Part of Advances in Neural Information Processing Systems 35 (NeurIPS 2022) Main Conference Track
Adam Block, Max Simchowitz
Due to the drastic gap in complexity between sequential and batch statistical learning, recent work has studied a smoothed sequential learning setting, where Nature is constrained to select contexts with density bounded by $1/\sigma$ with respect to a known measure $\mu$. Unfortunately, for some function classes, there is an exponential gap between the statistically optimal regret and that which can be achieved efficiently. In this paper, we give a computationally efficient algorithm that is the first to enjoy the statistically optimal $\log(T/\sigma)$ regret for realizable $K$-wise linear classification. We extend our results to settings where the true classifier is linear in an over-parameterized polynomial featurization of the contexts, as well as to a realizable piecewise-regression setting assuming access to an appropriate ERM oracle.
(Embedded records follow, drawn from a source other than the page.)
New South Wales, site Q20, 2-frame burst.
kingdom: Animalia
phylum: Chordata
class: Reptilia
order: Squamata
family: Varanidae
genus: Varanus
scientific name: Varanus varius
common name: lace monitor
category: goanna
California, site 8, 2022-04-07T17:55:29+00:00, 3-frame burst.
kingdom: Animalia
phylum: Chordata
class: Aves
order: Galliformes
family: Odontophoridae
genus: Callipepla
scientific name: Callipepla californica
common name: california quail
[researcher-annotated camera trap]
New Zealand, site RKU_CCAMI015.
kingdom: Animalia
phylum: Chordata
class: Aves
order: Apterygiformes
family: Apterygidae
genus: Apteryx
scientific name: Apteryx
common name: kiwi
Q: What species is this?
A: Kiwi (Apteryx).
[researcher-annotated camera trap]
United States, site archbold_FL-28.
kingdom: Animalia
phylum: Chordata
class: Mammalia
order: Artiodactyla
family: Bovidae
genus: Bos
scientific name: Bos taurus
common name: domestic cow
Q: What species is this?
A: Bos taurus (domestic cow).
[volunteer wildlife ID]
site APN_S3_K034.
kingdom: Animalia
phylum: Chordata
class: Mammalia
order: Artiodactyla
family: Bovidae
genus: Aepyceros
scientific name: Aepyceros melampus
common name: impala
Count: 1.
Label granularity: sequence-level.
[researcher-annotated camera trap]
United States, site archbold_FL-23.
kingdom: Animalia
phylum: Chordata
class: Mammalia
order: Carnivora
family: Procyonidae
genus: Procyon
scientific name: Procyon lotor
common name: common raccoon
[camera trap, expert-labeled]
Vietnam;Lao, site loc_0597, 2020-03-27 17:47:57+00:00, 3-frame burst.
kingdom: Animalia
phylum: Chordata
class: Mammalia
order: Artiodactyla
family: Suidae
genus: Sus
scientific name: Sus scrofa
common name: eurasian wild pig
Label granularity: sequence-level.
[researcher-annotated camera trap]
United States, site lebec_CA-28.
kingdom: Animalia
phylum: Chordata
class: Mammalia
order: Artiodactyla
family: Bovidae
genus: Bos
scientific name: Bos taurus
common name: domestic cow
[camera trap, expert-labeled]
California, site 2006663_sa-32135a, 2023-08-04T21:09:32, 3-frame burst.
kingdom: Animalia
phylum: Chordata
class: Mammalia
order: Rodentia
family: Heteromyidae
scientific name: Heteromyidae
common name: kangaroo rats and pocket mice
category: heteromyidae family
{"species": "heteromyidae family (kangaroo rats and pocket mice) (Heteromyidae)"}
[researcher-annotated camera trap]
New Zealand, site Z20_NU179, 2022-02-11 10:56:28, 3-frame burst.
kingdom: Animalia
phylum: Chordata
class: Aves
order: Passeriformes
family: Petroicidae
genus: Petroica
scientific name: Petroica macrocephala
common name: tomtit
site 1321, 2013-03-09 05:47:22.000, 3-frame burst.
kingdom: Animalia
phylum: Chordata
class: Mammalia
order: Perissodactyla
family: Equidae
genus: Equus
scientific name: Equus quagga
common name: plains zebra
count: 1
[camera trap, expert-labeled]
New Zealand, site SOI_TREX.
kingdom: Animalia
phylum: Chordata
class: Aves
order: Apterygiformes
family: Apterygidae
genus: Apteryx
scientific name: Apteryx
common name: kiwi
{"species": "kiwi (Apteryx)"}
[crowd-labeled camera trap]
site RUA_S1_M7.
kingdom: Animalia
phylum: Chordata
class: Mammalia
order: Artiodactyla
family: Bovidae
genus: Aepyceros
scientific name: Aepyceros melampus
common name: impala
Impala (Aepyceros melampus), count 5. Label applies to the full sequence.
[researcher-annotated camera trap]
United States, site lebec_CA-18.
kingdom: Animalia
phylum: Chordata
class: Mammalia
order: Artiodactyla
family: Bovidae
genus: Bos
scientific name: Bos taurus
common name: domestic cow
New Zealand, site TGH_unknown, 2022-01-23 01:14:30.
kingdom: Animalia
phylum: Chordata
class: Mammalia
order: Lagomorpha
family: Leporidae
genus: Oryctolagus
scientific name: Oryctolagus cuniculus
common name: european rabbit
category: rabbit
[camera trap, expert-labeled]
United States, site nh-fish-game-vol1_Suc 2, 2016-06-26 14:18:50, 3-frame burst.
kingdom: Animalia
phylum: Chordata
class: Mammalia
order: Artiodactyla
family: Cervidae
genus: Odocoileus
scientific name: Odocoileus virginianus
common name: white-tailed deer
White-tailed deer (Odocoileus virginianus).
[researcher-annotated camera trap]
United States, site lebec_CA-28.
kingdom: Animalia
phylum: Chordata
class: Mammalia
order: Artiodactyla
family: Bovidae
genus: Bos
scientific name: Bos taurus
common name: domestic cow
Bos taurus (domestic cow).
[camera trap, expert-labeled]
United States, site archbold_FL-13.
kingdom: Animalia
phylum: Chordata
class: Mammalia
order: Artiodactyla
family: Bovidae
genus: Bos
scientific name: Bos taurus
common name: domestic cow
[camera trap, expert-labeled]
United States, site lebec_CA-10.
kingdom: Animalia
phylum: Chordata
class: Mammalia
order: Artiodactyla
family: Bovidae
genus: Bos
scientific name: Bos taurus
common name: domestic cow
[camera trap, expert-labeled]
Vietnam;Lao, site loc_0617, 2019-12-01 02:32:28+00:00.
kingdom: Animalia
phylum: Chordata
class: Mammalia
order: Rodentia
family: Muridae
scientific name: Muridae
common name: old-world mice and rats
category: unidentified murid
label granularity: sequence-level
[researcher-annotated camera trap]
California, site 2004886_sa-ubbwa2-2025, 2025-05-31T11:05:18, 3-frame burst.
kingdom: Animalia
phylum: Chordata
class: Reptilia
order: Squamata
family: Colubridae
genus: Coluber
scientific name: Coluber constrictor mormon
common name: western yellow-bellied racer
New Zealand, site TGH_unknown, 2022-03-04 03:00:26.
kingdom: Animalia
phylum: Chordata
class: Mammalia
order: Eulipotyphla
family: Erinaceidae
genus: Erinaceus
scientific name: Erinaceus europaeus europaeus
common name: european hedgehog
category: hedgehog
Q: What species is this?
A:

Somewhat surprisingly, standard disagreement-based analyses are insufficient to achieve regret logarithmic in $1/\sigma$. Instead, we develop a novel characterization of the geometry of the disagreement region induced by generalized linear classifiers. Along the way, we develop numerous technical tools of independent interest, including a general anti-concentration bound for the determinant of certain matrix averages.